■ **Material provided**:
====
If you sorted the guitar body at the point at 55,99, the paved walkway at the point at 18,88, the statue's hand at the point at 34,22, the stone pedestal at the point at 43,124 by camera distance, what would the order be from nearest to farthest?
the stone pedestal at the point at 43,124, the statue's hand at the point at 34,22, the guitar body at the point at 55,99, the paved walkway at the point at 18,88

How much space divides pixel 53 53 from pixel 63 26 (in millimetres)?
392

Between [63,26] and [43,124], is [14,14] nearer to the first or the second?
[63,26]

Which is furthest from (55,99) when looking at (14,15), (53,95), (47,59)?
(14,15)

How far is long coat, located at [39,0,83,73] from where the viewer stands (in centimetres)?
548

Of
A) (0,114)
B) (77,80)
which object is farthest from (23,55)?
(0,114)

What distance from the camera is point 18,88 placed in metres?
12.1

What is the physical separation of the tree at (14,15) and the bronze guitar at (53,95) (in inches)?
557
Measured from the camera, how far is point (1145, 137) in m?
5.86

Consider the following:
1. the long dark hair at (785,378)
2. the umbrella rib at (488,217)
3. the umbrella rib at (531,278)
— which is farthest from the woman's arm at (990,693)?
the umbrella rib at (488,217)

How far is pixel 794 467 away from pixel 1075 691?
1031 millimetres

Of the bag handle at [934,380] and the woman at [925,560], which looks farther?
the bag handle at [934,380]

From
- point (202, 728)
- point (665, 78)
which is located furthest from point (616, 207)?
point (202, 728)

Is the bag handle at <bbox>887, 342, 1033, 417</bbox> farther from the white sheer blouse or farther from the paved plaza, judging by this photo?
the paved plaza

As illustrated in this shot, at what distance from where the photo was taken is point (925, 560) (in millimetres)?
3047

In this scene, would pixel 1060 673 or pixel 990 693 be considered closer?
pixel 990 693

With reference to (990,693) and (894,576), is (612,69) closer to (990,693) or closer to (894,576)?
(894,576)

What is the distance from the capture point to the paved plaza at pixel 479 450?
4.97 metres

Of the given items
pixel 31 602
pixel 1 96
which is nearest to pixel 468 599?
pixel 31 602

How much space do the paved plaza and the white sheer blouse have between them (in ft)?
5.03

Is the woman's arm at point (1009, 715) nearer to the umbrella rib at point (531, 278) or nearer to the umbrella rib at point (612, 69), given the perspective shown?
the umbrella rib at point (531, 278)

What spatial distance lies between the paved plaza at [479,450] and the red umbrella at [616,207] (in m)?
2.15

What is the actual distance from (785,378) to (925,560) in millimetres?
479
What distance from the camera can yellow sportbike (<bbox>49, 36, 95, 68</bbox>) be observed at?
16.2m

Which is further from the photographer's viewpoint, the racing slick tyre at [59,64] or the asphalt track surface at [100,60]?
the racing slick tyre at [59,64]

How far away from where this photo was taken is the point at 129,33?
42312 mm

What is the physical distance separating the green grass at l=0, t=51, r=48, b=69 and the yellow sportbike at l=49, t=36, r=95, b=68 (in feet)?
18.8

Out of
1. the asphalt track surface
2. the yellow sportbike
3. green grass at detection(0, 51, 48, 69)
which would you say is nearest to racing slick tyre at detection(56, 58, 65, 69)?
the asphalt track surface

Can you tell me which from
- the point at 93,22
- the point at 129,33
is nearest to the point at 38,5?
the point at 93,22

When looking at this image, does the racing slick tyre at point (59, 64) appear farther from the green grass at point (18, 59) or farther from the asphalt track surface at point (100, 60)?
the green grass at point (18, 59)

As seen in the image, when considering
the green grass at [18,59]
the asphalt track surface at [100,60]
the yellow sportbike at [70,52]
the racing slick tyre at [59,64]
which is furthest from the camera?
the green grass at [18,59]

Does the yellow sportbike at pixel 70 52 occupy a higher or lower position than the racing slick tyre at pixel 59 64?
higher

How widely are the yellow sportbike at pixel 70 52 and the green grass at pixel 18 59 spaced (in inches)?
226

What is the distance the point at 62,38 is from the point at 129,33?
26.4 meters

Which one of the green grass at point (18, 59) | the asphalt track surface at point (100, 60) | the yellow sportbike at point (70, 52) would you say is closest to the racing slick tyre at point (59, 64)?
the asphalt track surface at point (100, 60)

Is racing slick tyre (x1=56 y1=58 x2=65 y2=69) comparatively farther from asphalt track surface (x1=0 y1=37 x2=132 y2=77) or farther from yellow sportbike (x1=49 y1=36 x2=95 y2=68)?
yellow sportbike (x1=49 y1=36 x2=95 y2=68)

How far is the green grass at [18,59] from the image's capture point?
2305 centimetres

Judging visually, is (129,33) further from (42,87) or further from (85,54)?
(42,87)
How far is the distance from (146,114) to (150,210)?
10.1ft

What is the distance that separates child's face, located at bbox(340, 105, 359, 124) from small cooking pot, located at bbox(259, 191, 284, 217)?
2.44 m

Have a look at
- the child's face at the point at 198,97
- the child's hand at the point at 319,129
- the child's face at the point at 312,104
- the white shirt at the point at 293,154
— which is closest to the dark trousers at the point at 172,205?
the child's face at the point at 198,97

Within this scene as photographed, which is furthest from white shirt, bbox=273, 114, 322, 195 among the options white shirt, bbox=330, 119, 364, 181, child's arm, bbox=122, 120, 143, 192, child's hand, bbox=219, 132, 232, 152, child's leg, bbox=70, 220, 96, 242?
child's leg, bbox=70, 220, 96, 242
====
■ **Stated exercise**: Reproduce all of the records above word for word, keeping every line as it appears.

■ **Problem solution**:
If you sorted the guitar body at the point at 55,99, the paved walkway at the point at 18,88, the statue's hand at the point at 34,22, the stone pedestal at the point at 43,124 by camera distance, what would the order be from nearest to farthest?
the stone pedestal at the point at 43,124, the statue's hand at the point at 34,22, the guitar body at the point at 55,99, the paved walkway at the point at 18,88

How much space divides pixel 53 53 from pixel 63 26 (in millimetres)?
392

Between [63,26] and [43,124], is [14,14] nearer to the first or the second?
[63,26]

Which is furthest from (55,99) when looking at (14,15), (53,95), (47,59)?
(14,15)

How far is long coat, located at [39,0,83,73] from where the viewer stands (in centimetres)?
548

Of
A) (0,114)
B) (77,80)
which object is farthest from (23,55)?
(0,114)

What distance from the camera is point 18,88 placed in metres?
12.1

What is the physical separation of the tree at (14,15) and the bronze guitar at (53,95) (in inches)?
557
Measured from the camera, how far is point (1145, 137) in m?
5.86

Consider the following:
1. the long dark hair at (785,378)
2. the umbrella rib at (488,217)
3. the umbrella rib at (531,278)
— which is farthest from the woman's arm at (990,693)?
the umbrella rib at (488,217)

How far is pixel 794 467 away from pixel 1075 691?
1031 millimetres

Of the bag handle at [934,380] and the woman at [925,560], which looks farther?
the bag handle at [934,380]

From
- point (202, 728)
- point (665, 78)
which is located furthest from point (616, 207)?
point (202, 728)

Is the bag handle at <bbox>887, 342, 1033, 417</bbox> farther from the white sheer blouse or farther from the paved plaza, judging by this photo?
the paved plaza

As illustrated in this shot, at what distance from where the photo was taken is point (925, 560) (in millimetres)?
3047

In this scene, would pixel 1060 673 or pixel 990 693 be considered closer?
pixel 990 693

With reference to (990,693) and (894,576), is (612,69) closer to (990,693) or closer to (894,576)?
(894,576)

What is the distance from the capture point to the paved plaza at pixel 479 450?
4.97 metres

Of the given items
pixel 31 602
pixel 1 96
which is nearest to pixel 468 599?
pixel 31 602

How much space do the paved plaza and the white sheer blouse have between them (in ft)?
5.03

Is the woman's arm at point (1009, 715) nearer to the umbrella rib at point (531, 278) or nearer to the umbrella rib at point (612, 69), given the perspective shown?
the umbrella rib at point (531, 278)

What spatial distance lies between the paved plaza at [479,450] and the red umbrella at [616,207] (in m)?
2.15

What is the actual distance from (785,378) to (925,560) in millimetres?
479
What distance from the camera can yellow sportbike (<bbox>49, 36, 95, 68</bbox>) be observed at?
16.2m

Which is further from the photographer's viewpoint, the racing slick tyre at [59,64] or the asphalt track surface at [100,60]?
the racing slick tyre at [59,64]

How far away from where this photo was taken is the point at 129,33?
42312 mm

What is the physical distance separating the green grass at l=0, t=51, r=48, b=69 and the yellow sportbike at l=49, t=36, r=95, b=68 (in feet)?
18.8

Out of
1. the asphalt track surface
2. the yellow sportbike
3. green grass at detection(0, 51, 48, 69)
which would you say is nearest to racing slick tyre at detection(56, 58, 65, 69)?
the asphalt track surface

Can you tell me which from
- the point at 93,22
- the point at 129,33
is nearest to the point at 38,5?
the point at 93,22

When looking at this image, does the racing slick tyre at point (59, 64) appear farther from the green grass at point (18, 59) or farther from the asphalt track surface at point (100, 60)?
the green grass at point (18, 59)

As seen in the image, when considering
the green grass at [18,59]
the asphalt track surface at [100,60]
the yellow sportbike at [70,52]
the racing slick tyre at [59,64]
which is furthest from the camera?
the green grass at [18,59]

Does the yellow sportbike at pixel 70 52 occupy a higher or lower position than the racing slick tyre at pixel 59 64?
higher

How widely are the yellow sportbike at pixel 70 52 and the green grass at pixel 18 59 spaced (in inches)?
226

What is the distance the point at 62,38 is from the point at 129,33?
26.4 meters

Which one of the green grass at point (18, 59) | the asphalt track surface at point (100, 60) | the yellow sportbike at point (70, 52) would you say is closest to the racing slick tyre at point (59, 64)?
the asphalt track surface at point (100, 60)

Is racing slick tyre (x1=56 y1=58 x2=65 y2=69) comparatively farther from asphalt track surface (x1=0 y1=37 x2=132 y2=77) or farther from yellow sportbike (x1=49 y1=36 x2=95 y2=68)?
yellow sportbike (x1=49 y1=36 x2=95 y2=68)

How far is the green grass at [18,59] from the image's capture point?
2305 centimetres

Judging visually, is (129,33) further from (42,87) or further from (85,54)?
(42,87)
How far is the distance from (146,114) to (150,210)?
10.1ft

What is the distance that separates child's face, located at bbox(340, 105, 359, 124) from small cooking pot, located at bbox(259, 191, 284, 217)?
2.44 m

Have a look at
- the child's face at the point at 198,97
- the child's hand at the point at 319,129
- the child's face at the point at 312,104
- the white shirt at the point at 293,154
— which is closest to the dark trousers at the point at 172,205?
the child's face at the point at 198,97

Within this scene as photographed, which is furthest from white shirt, bbox=273, 114, 322, 195 among the options white shirt, bbox=330, 119, 364, 181, child's arm, bbox=122, 120, 143, 192, child's hand, bbox=219, 132, 232, 152, child's leg, bbox=70, 220, 96, 242?
child's leg, bbox=70, 220, 96, 242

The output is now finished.